Augsburger Allgemeine (Land Nord)
Was die Verhandlung so komplex machte
Justiz
Die Einstellung des Verfahrens um die Messerstecherei im Augsburger Reese-Park hat für eine Überraschung gesorgt. Die wichtigsten Fragen und Antworten zum eingestellten Prozess.
Es glich einem Paukenschlag, als der Prozess um eine Messerstecherei im Reese-Park in Augsburg-Kriegshaber im Februar 2021 am Donnerstag vor dem Landgericht eingestellt wurde. Mit so einem Ergebnis war bei dem langwierigen Verfahren, das vor drei Monaten gestartet war, anfangs nicht zu rechnen gewesen.
Wer saß auf der Anklagebank?
Ursprünglich erhob die Staatsanwaltschaft gegen vier junge Menschen Anklage. Als Haupttäter galt der 22-jährige Deutsch-Serbe Slavko P., der mit dem Messer einen Kontrahenten lebensgefährlich verletzt und einem weiteren eine Wunde zugefügt hatte. Ihm wurde versuchter Totschlag vorgeworfen. Seit Februar 2021 sitzt er in Untersuchungshaft in der JVA Gablingen. Mitangeklagt waren eine 21-Jährige und ein 22-Jähriger wegen Beihilfe zur Körperverletzung, ein 19-Jähriger wegen gefährlicher Körperverletzung. Das Verfahren gegen die junge Frau wurde bald eingestellt. Übrig blieb das männliche Trio.
Warum war das Verfahren so kompli ziert?
Von Anfang an war klar, dass diese Verhandlung sehr komplex würde. Denn an der Auseinandersetzung, in der es offenbar um Geld ging, waren viele junge Menschen beteiligt. Von 30 bis 40 war die Rede. Entsprechend waren etliche Zeuginnen und Zeugen geladen. Dabei war absehbar, dass es für das Jugendschöffengericht nicht einfach würde, herauszufinden, wer von den Tatverdächtigen und Zeugen an jenem Abend was gemacht hatte. Besonders auffallend war, dass die
Zeugen mauerten oder schwiegen. Ob zum Teil Angst dahintersteckte, man sich selbst nicht belasten oder andere verpfeifen wollte – sei dahingestellt. Manche gaben zu, bei den polizeilichen Vernehmungen gelogen zu haben oder tischten dem Gericht nachweislich Lügengeschichten auf. Ein Zeuge wurde sogar im Gerichtssaal wegen Falschaussage verhaftet. Mühevoll arbeitete sich das Gericht unter Vorsitz von Lenhart Hoesch an die Wahrheit heran, die in ihrer Gänze wohl nie an die Öffentlichkeit kommen wird. Die Opfer jedenfalls scheinen auch keine Unschuldslämmer gewesen zu sein. Verteidiger Jörg Seubert sagte, aus seiner Sicht saßen die Falschen auf der Anklagebank.
+ + + +
# Ihre Aufgaben
[1] Erläutern Sie in ein bis drei Sätzen, weshalb laut dem Seitenauszug von Anfang an klar war, dass die Verhandlung sehr komplex würde.
[2] Führen Sie den Bericht über den eingestellten Prozess zur Messerstecherei im Reese-Park im Anschluss an dessen letzten Satz weiter.

# Einträge aus einem Annotationsdatensatz
+ + + +
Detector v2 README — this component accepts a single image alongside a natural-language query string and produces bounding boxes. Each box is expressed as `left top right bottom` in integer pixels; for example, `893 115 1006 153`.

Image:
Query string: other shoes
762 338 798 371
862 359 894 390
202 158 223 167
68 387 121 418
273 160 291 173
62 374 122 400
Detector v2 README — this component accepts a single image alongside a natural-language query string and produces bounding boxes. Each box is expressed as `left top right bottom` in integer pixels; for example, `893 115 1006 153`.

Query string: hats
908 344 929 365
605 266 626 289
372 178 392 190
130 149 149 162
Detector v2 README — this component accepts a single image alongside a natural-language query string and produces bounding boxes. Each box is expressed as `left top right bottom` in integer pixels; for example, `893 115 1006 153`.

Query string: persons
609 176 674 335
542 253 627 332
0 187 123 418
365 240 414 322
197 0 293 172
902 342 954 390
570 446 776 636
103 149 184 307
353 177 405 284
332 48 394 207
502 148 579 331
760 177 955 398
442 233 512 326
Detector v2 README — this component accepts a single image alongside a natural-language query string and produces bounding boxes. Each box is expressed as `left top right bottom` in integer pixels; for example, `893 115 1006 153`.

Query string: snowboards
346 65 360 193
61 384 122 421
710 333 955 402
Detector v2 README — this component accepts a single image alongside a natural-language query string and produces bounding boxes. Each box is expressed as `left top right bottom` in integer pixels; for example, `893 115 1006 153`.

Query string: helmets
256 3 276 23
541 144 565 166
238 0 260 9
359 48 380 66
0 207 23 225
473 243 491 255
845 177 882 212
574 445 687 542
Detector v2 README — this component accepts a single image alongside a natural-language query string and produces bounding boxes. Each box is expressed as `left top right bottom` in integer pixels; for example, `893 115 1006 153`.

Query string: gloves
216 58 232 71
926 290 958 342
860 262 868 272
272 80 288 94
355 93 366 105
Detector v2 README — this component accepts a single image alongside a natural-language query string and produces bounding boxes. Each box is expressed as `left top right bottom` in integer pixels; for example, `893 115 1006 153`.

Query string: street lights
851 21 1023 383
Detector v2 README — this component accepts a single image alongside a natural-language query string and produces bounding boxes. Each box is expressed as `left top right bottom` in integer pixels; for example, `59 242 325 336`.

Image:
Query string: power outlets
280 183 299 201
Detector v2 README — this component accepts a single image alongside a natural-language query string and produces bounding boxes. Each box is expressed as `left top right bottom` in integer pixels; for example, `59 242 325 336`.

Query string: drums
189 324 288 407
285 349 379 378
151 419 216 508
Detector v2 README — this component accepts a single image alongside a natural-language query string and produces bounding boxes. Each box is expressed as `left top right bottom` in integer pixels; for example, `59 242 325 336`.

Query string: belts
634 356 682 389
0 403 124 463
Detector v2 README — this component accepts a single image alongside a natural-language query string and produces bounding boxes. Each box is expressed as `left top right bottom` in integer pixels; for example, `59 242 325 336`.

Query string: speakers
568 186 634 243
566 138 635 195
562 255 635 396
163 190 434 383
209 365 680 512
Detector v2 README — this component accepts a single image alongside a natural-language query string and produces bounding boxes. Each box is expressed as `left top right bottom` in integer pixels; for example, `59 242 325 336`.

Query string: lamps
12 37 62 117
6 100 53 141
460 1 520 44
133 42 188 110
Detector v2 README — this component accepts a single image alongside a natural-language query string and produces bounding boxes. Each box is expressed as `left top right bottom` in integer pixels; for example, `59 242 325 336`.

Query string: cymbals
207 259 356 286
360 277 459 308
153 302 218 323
+ + + +
# Schriftliche Antworten
[1] An der Auseinandersetzung, in der es offenbar um Geld ging, waren viele junge Menschen beteiligt, die Rede war von 30 bis 40, weshalb etliche Zeuginnen und Zeugen geladen waren. Daher war absehbar, dass es für das Jugendschöffengericht nicht einfach würde, herauszufinden, wer von den Tatverdächtigen und Zeugen an jenem Abend was gemacht hatte.

[2]
Wieso wurde das Verfahren überra schenderweise eingestellt?
Im Lauf der Hauptverhandlung zeichnete sich immer mehr ab, dass der einst mutmaßliche Haupttäter Slavko P. in Notwehr gehandelt haben könnte. Zumindest konnte das Gericht die Version der Notwehr nicht widerlegen. Deswegen wurde dieses Verfahren eingestellt. Das Fass zum Überlaufen brachte ein Hauptbelastungszeuge am Donnerstag. Er war im Reese-Park mit dem Messer verletzt worden. Während seiner Vernehmung gab er nach und nach zu, dass Slavko P. bei der Auseinandersetzung von rund 30 Leuten eingekreist war und versuchen wollte, daraus zu entkommen. Das habe er (der Zeuge) aber nicht zugelassen. Für das Gericht sprach letztendlich vieles dafür, dass Slavko P. die Verletzungen mit ungezielten Abwehrbewegungen herbeigeführt, dabei aber keine Tötungsabsicht hatte.
Was hat es mit den Verletzungen des Hauptangeklagten auf sich?
Skurril an diesem Fall sind die oberflächlichen Stichverletzungen, die Slavko P. selbst an seinem Rücken davontrug. Der Verdacht der Kripo damals: Er wollte den blutigen Streit in einem anderen Licht erscheinen lassen, als er sich nach Erkenntnissen der Ermittler darstellte. Tatsächlich räumte der 22-Jährige zu Beginn des Prozesses ein, dass die Verletzungen seine Idee waren. Nach der Prügelei, bei der ihm zufolge mindestens acht Leute auf ihn losgegangen waren, seien keine Blessuren an seinem Oberkörper zu sehen gewesen, obwohl alles geschmerzt hätte. Er bat einen Freund, ihn mit einem Messer am Rücken zu verletzen. „Ich dachte, dass mir nur dann die Notwehr geglaubt wird, wenn man etwas sehen kann. Ich habe die Erfahrung mit Polizei und Gericht gemacht, dass mir selten geglaubt wird“, sagte er. Richter Lenhart Hoesch war verblüfft. So etwas war ihm in seinem langjährigen Berufsleben bis dahin nicht untergekommen. Doch die absurd klingende Geschichte könnte tatsächlich wahr sein.
Warum sind die drei dennoch weiter vor Gericht?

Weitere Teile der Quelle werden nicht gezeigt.